Investigations of MX-1 tridymite by 29Si MAS NMR ? Modulated structures and structural phase transitions

Abstract

MX-1 tridymite is one of the room-temperature polymorphs of SiO2 tridymite and has an underlying monoclinic structure (Cc) with incommensurate modulations along a* and c* (Hoffmann et al. 1983; Lons and Hoffmann 1987). With increasing temperature up to 500° C, MX-1 is reported to experience at least five structural phase transitions. However, its structures and the relationships to other tridymite polymorphs are unclear. We present here a 29Si MAS NMR study of the room-temperature incommensurate structure of MX-1 and its structural phase transitions up to 540° C. Our results suggest that at room temperature, all the Si sites in MX-1 tridymite are in positions with similiar ∠Si-O-Si of ∼150° and are consistent with the presence of two incommensurate modulations proposed by Hoffmann et al. (1983).
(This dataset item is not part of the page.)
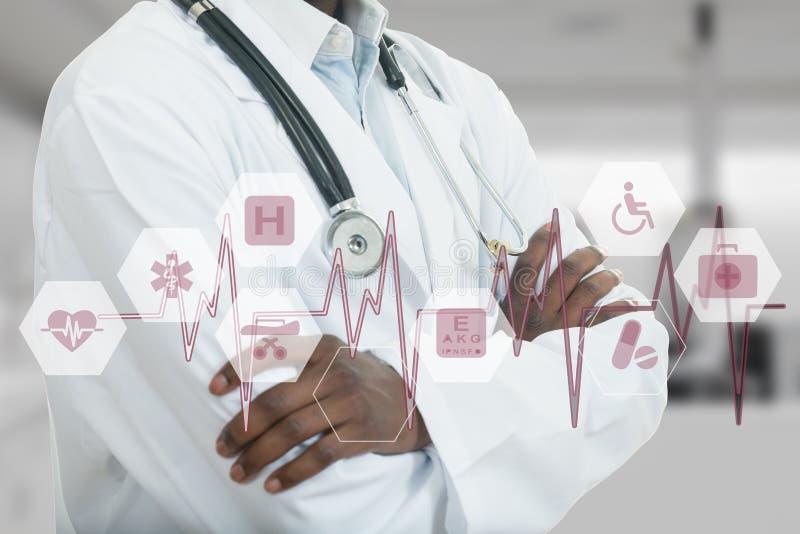 Afrikaans-Amerikaanse Medische artsenmens met medische symbolen royalty-vrije stock afbeeldingen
Simulations of the spectra yield modulation amplitudes of 1.33 and 0.87 ppm, corresponding to 0.009 and 0.006 A for Si-Si. The maximum atomic displacements along a and b due to the modulations appear to be ∼0.01–0.02 A. The structural phase transitions of MX-1 are significantly different from those of MC tridymite below 220° C. Our high temperature results confirm that MX-1 tridymite transforms to the H5 phase at about 65° C. The most important transition occurs near 110° C, where the H5 phase transforms to a phase yielding a single, narrow NMR peak, indicating the disappearance of the superstructure and possibly the onset of the dynamic averaging. The NMR lineshapes of H5 are consistent with the metrically orthorhombic unit cell and commensurate superstructure of 2a, 2b and 10c proposed by Graetsch and Florke (1991). The phase present above 110° C is probably similar to the OC phase, but has a mean ∠Si-O-Si of ∼152.0° at 113° C, 152.9° at 185° C and 154.1° at 500° C. The transitions at ∼160 and 220° C for MX-1 are subtle and probably due to impurity MC. Analysis of the modulations in the OS phase of MC tridymite indicates that their amplitudes are of the order of 0.02 A, significantly less than the value 0.3 A proposed by Nukui et al. (1979).